# Given problem
Transcribe every one of the following lines exactly, with no changes of any kind.

Some records
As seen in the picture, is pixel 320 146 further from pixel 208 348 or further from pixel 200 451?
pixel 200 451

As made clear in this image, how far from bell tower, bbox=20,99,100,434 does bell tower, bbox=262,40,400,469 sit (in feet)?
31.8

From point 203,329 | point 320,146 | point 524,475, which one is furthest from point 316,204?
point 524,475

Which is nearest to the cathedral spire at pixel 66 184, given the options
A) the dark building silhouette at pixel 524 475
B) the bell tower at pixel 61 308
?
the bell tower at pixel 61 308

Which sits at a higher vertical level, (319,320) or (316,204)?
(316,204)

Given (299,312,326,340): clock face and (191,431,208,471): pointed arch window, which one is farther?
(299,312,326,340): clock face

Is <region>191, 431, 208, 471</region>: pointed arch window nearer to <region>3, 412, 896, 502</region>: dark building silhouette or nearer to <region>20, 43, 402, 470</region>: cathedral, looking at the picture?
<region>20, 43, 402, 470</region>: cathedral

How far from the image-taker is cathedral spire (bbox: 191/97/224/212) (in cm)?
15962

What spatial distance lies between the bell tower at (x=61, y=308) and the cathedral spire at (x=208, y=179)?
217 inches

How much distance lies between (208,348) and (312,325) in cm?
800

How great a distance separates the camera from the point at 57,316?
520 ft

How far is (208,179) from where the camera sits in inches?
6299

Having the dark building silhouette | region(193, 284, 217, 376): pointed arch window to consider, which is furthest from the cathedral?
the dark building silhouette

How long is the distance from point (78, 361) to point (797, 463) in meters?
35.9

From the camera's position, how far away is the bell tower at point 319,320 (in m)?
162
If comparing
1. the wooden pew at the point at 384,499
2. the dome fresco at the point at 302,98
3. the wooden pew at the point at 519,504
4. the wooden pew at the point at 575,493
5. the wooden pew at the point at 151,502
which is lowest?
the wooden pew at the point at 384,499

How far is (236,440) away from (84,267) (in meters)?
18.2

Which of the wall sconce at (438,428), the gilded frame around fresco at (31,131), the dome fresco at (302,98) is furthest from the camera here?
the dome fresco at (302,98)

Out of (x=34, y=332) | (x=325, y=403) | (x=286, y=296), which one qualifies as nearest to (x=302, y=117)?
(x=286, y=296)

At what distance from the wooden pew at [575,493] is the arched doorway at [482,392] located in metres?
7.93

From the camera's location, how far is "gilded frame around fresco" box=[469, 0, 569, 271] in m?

# Result of the exercise
As seen in the picture, is pixel 320 146 further from pixel 208 348 or further from pixel 200 451?
pixel 200 451

As made clear in this image, how far from bell tower, bbox=20,99,100,434 does bell tower, bbox=262,40,400,469 sit (in feet)?
31.8

From point 203,329 | point 320,146 | point 524,475, which one is furthest from point 316,204?
point 524,475

Which is nearest to the cathedral spire at pixel 66 184, given the options
A) the dark building silhouette at pixel 524 475
B) the bell tower at pixel 61 308
?
the bell tower at pixel 61 308

Which sits at a higher vertical level, (319,320) or (316,204)?
(316,204)

Given (299,312,326,340): clock face and (191,431,208,471): pointed arch window, which one is farther?
(299,312,326,340): clock face

Is <region>191, 431, 208, 471</region>: pointed arch window nearer to <region>3, 412, 896, 502</region>: dark building silhouette or nearer to <region>20, 43, 402, 470</region>: cathedral, looking at the picture?
<region>20, 43, 402, 470</region>: cathedral

How far from the image-taker is cathedral spire (bbox: 191/97/224/212) (in cm)?
15962

What spatial distance lies between the bell tower at (x=61, y=308) and the cathedral spire at (x=208, y=179)?
217 inches

How much distance lies between (208,348) and (312,325) in cm?
800

How great a distance separates the camera from the point at 57,316?
520 ft

How far is (208,179) from where the camera sits in inches?
6299

Having the dark building silhouette | region(193, 284, 217, 376): pointed arch window to consider, which is furthest from the cathedral?
the dark building silhouette

How long is the distance from point (78, 361) to point (797, 463) in meters?
35.9

From the camera's position, how far away is the bell tower at point 319,320 (in m)?
162
If comparing
1. the wooden pew at the point at 384,499
2. the dome fresco at the point at 302,98
3. the wooden pew at the point at 519,504
4. the wooden pew at the point at 575,493
5. the wooden pew at the point at 151,502
which is lowest?
the wooden pew at the point at 384,499

How far is (236,440) away from (84,267) (in meters)?
18.2

Which of the wall sconce at (438,428), the gilded frame around fresco at (31,131), the dome fresco at (302,98) is furthest from the camera here?
the dome fresco at (302,98)

Out of (x=34, y=332) | (x=325, y=403) | (x=286, y=296), which one qualifies as nearest to (x=302, y=117)?
(x=286, y=296)

At what distance from the wooden pew at [575,493] is the arched doorway at [482,392] located in metres?
7.93

From the camera's location, how far is "gilded frame around fresco" box=[469, 0, 569, 271] in m?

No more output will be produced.